Ideally I want something with large doors and plenty of space to hang hammocks etc.

If it didn't have full doors on the front I would want a pull out tray for ease of cleaning.

SO.... reccomend me, post pics, tell me what you love and what you hate about the cage etc ... help me find my girlies a new home


----------



## LostGirl (Jan 16, 2009)

Explorer  or an abode (upto 6 rats)


----------



## blade100 (Aug 24, 2009)

I've had in the past a Jenny cage which I hated.
I've had a freddy 2 rat cage and still have it for emergencies and it's great for 2 rats.
I've had a ferplast furet which was ok!

I've had the abode cage which was a good cage but I did find it awkward to hang hammocks but maybe that was just me. 
It does however have plastic tray but a big lift up door at the front only. And the tray slides out.

Now I have an explorer and I love it, so much space to Hang hammocks and I have tons of things in it.
It has 4 doors that open as 2 double doors so basically the whole front opens out. The trays slide out BUT there plastic and for that reason I have bought 2 metal trays from rattieangels web site there coming tomoz. I've had the top tray with the right corner cut out so they can still get down to the bottom and the bottom meta tray. That's the only bad thing about it though! I wouldn't have bothered but my boys wee right in the corners and it's dribbling down the bars so I needed depth too and the metal trays are 4 inches deep.

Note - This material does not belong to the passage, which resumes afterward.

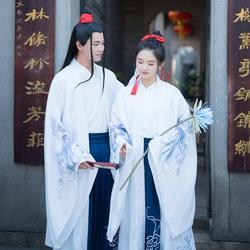 Oude Chinese Kostuum Mannen Vrouwen Prestaties Outfit Tang-dynastie Witte Hanfu Jas Traditionele Klassieke Dans Kleding DNV12453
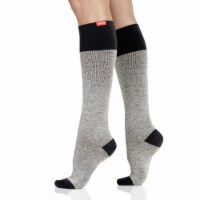 VIM & VIGR Compression Socks: 15-20 mmHg: Heathered(Cotton) Salt & Pepper S/M - S/M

Plus if u get an explorer u can always help rescue more ratties


----------



## PoisonGirl (Oct 24, 2008)

Pics please!


----------



## Argent (Oct 18, 2009)

I agree with either abode or explorer. Both are very good cages. I'm downsizing so I recently sold my explorer and bought an abode for my four lads and they're doing really well in it 
Explorer:









Abode:









The Explorer was mighty though...my last group of five boys moved in there from a critter three and it was like moving from a bungalow to a mansion!
Tons of space to run about and wrestle  Lovely ledges for snoozing and pancaking out on.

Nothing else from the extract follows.